Je n'ai pas eu l'occasion de lire votre rapport. J'espère pourvoir le parcourir prochainement.
Je suis maire d'une commune de Guyane dans laquelle vivent des populations amérindiennes et bushinengue. Il s'agit de Mana, qui était également naguère constituée de la commune d'Awala Yalimapo, dont j'ai également été maire.
Les zones d'usage sont aujourd'hui la manifestation d'une revendication identitaire plutôt qu'une réalité qu'on peut constater sur le terrain. Toutes ces zones d'usage sont situées dans des territoires communaux. Il s'agit parfois de populations autochtones, avec des maires de la même origine ethnique, comme à Camopi, ou partiellement à Awala Yalimapo, et sur les communes du fleuve, dont les maires sont bushinengue mais les populations issues de plusieurs communautés. Mana compte des populations amérindiennes, bushinengue, mais également d'origine créole - guyanaise ou haïtienne - et métropolitaines.
Sur ces communes du littoral, où existe une pluriethnicité, il est difficile de faire accepter par toute la population le fait qu'on réserve des zones uniquement à une catégorie. Je suis souvent confronté à cette situation. J'ai deux demandes de zone d'usage, et j'hésite à donner satisfaction.
Par ailleurs, le décret parle de populations qui vivent de cueillette, de chasse et de pêche. Or, les choses ont beaucoup évolué en Guyane, tout d'abord avec le RMI, puis le RSA. Il est difficile de dire, même pour les populations amérindiennes et bushinengue de l'intérieur, qu'elles ne vivent que de cueillette, de chasse et de pêche. Lorsqu'elles ont un problème, il est rare qu'elles se tournent vers le chef coutumier, qui n'a plus comme rôle que celui d'intervenir dans les manifestations culturelles et rituelles. Pour tous les autres problèmes, ces populations des zones d'usage s'adressent en priorité aux maires, et leurs demandes portent sur des éléments de modernité - eau, téléphone, éducation.

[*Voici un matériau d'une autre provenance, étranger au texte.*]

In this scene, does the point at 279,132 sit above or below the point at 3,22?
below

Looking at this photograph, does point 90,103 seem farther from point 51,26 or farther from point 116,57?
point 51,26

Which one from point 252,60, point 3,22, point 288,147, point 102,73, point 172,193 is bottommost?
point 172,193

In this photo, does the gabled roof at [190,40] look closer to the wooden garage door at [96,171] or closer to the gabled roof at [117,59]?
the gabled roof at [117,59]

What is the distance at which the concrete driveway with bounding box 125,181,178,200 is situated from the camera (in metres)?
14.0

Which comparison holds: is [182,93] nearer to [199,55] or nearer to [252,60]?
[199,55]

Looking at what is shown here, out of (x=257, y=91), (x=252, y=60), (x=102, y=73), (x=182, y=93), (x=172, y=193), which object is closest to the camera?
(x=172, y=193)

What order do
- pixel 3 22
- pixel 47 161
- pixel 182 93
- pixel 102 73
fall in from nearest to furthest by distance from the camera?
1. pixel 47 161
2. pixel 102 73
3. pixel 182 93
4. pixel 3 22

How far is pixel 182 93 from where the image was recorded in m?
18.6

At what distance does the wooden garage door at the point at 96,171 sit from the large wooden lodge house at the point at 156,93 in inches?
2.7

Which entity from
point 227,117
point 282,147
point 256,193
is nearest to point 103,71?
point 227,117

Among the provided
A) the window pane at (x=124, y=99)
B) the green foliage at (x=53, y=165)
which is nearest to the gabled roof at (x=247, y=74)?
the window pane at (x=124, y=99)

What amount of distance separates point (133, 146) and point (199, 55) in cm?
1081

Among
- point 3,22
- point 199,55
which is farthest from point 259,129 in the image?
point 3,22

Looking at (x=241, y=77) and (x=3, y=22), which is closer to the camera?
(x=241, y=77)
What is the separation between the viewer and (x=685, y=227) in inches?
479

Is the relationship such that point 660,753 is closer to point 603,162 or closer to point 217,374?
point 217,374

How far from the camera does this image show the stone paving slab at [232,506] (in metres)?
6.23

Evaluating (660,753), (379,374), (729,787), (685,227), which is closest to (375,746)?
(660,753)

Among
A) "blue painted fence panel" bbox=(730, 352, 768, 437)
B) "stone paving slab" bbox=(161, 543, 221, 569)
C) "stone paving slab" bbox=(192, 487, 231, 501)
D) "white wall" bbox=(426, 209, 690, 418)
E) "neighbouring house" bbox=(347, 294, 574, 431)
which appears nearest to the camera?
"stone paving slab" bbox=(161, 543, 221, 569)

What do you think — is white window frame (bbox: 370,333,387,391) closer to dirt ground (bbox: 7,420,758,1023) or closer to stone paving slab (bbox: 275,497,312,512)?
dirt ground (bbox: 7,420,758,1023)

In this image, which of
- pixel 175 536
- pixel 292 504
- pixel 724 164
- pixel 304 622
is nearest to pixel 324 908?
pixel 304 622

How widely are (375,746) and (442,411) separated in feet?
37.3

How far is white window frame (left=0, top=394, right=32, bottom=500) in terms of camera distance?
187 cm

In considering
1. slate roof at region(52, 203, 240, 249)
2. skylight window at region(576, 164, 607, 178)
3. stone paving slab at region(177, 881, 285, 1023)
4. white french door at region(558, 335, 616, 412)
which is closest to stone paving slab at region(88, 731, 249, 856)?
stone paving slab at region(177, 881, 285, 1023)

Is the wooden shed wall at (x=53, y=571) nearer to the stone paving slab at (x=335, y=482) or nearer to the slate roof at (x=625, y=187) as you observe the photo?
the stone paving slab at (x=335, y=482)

La difficulté d'intégration de ces populations se pose avec une certaine acuité ; elles sont confrontées, surtout dans l'intérieur, à des problèmes de suicide, qui ont donné lieu à une mission de deux collègues parlementaires, l'une pour le Sénat, la seconde pour l'Assemblée nationale.
La reconnaissance de ces populations en tant que peuples autochtones est leur principale revendication. Le mot même d'« autochtone » ne figure pas dans la Constitution française. Vous avez évoqué le Brésil : la situation y est différente puisque ce pays reconnaît les peuples autochtones. La France, pour l'instant, ne reconnaît pas cette qualité, la République étant une et indivisible. C'est donc le principal problème qui se pose, avec toutes ses conséquences en termes de foncier et de participation à la vie politique de ces différentes populations.
Ce sont les éléments que je voulais ajouter à tout ce que vous avez dit. On ne peut se cantonner au problème des zones d'usage quand on parle des populations autochtones. On doit considérer ce sujet comme un problème plus général d'intégration à la vie guyanaise et française.